### Work to be completed
Please transcribe the entries below without changing a single character.

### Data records
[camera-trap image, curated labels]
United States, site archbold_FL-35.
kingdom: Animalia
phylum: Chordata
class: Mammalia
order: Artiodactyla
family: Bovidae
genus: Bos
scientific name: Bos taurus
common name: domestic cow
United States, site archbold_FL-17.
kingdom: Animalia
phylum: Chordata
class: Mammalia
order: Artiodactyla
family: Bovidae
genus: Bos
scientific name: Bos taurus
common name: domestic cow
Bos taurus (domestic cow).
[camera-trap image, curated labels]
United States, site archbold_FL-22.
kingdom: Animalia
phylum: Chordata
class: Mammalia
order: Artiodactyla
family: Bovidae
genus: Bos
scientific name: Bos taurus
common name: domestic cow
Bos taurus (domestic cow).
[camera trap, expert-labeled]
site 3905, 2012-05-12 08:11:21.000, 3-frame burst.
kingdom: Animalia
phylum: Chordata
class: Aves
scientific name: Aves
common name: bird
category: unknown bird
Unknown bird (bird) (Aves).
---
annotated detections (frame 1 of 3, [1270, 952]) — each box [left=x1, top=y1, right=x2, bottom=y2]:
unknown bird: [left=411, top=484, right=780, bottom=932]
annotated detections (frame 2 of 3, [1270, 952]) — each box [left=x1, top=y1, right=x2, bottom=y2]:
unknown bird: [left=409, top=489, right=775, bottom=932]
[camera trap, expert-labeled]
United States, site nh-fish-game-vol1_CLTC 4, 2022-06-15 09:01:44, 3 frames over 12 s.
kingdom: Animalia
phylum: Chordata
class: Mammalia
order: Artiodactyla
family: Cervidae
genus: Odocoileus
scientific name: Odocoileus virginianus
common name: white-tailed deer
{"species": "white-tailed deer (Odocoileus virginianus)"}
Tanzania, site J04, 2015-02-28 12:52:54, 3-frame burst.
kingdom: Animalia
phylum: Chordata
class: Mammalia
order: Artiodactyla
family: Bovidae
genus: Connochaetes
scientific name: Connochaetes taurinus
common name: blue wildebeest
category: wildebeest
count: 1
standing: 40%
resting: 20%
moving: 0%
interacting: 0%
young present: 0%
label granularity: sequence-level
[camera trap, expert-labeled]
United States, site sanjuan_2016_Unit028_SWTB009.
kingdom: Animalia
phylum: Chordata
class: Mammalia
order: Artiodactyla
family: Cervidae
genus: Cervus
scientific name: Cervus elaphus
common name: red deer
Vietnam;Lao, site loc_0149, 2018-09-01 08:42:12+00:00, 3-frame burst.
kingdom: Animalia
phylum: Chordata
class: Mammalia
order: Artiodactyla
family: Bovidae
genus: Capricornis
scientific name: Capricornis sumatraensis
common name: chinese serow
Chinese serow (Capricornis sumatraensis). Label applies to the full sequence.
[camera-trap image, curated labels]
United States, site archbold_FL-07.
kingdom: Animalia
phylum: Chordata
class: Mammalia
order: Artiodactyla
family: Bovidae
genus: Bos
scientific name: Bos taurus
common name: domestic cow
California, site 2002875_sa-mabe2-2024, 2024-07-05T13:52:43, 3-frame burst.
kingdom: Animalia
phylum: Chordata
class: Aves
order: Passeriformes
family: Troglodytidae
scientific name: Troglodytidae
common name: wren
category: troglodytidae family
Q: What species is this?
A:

### Your solution
[camera-trap image, curated labels]
United States, site archbold_FL-35.
kingdom: Animalia
phylum: Chordata
class: Mammalia
order: Artiodactyla
family: Bovidae
genus: Bos
scientific name: Bos taurus
common name: domestic cow
United States, site archbold_FL-17.
kingdom: Animalia
phylum: Chordata
class: Mammalia
order: Artiodactyla
family: Bovidae
genus: Bos
scientific name: Bos taurus
common name: domestic cow
Bos taurus (domestic cow).
[camera-trap image, curated labels]
United States, site archbold_FL-22.
kingdom: Animalia
phylum: Chordata
class: Mammalia
order: Artiodactyla
family: Bovidae
genus: Bos
scientific name: Bos taurus
common name: domestic cow
Bos taurus (domestic cow).
[camera trap, expert-labeled]
site 3905, 2012-05-12 08:11:21.000, 3-frame burst.
kingdom: Animalia
phylum: Chordata
class: Aves
scientific name: Aves
common name: bird
category: unknown bird
Unknown bird (bird) (Aves).
---
annotated detections (frame 1 of 3, [1270, 952]) — each box [left=x1, top=y1, right=x2, bottom=y2]:
unknown bird: [left=411, top=484, right=780, bottom=932]
annotated detections (frame 2 of 3, [1270, 952]) — each box [left=x1, top=y1, right=x2, bottom=y2]:
unknown bird: [left=409, top=489, right=775, bottom=932]
[camera trap, expert-labeled]
United States, site nh-fish-game-vol1_CLTC 4, 2022-06-15 09:01:44, 3 frames over 12 s.
kingdom: Animalia
phylum: Chordata
class: Mammalia
order: Artiodactyla
family: Cervidae
genus: Odocoileus
scientific name: Odocoileus virginianus
common name: white-tailed deer
{"species": "white-tailed deer (Odocoileus virginianus)"}
Tanzania, site J04, 2015-02-28 12:52:54, 3-frame burst.
kingdom: Animalia
phylum: Chordata
class: Mammalia
order: Artiodactyla
family: Bovidae
genus: Connochaetes
scientific name: Connochaetes taurinus
common name: blue wildebeest
category: wildebeest
count: 1
standing: 40%
resting: 20%
moving: 0%
interacting: 0%
young present: 0%
label granularity: sequence-level
[camera trap, expert-labeled]
United States, site sanjuan_2016_Unit028_SWTB009.
kingdom: Animalia
phylum: Chordata
class: Mammalia
order: Artiodactyla
family: Cervidae
genus: Cervus
scientific name: Cervus elaphus
common name: red deer
Vietnam;Lao, site loc_0149, 2018-09-01 08:42:12+00:00, 3-frame burst.
kingdom: Animalia
phylum: Chordata
class: Mammalia
order: Artiodactyla
family: Bovidae
genus: Capricornis
scientific name: Capricornis sumatraensis
common name: chinese serow
Chinese serow (Capricornis sumatraensis). Label applies to the full sequence.
[camera-trap image, curated labels]
United States, site archbold_FL-07.
kingdom: Animalia
phylum: Chordata
class: Mammalia
order: Artiodactyla
family: Bovidae
genus: Bos
scientific name: Bos taurus
common name: domestic cow
California, site 2002875_sa-mabe2-2024, 2024-07-05T13:52:43, 3-frame burst.
kingdom: Animalia
phylum: Chordata
class: Aves
order: Passeriformes
family: Troglodytidae
scientific name: Troglodytidae
common name: wren
category: troglodytidae family
Q: What species is this?
A:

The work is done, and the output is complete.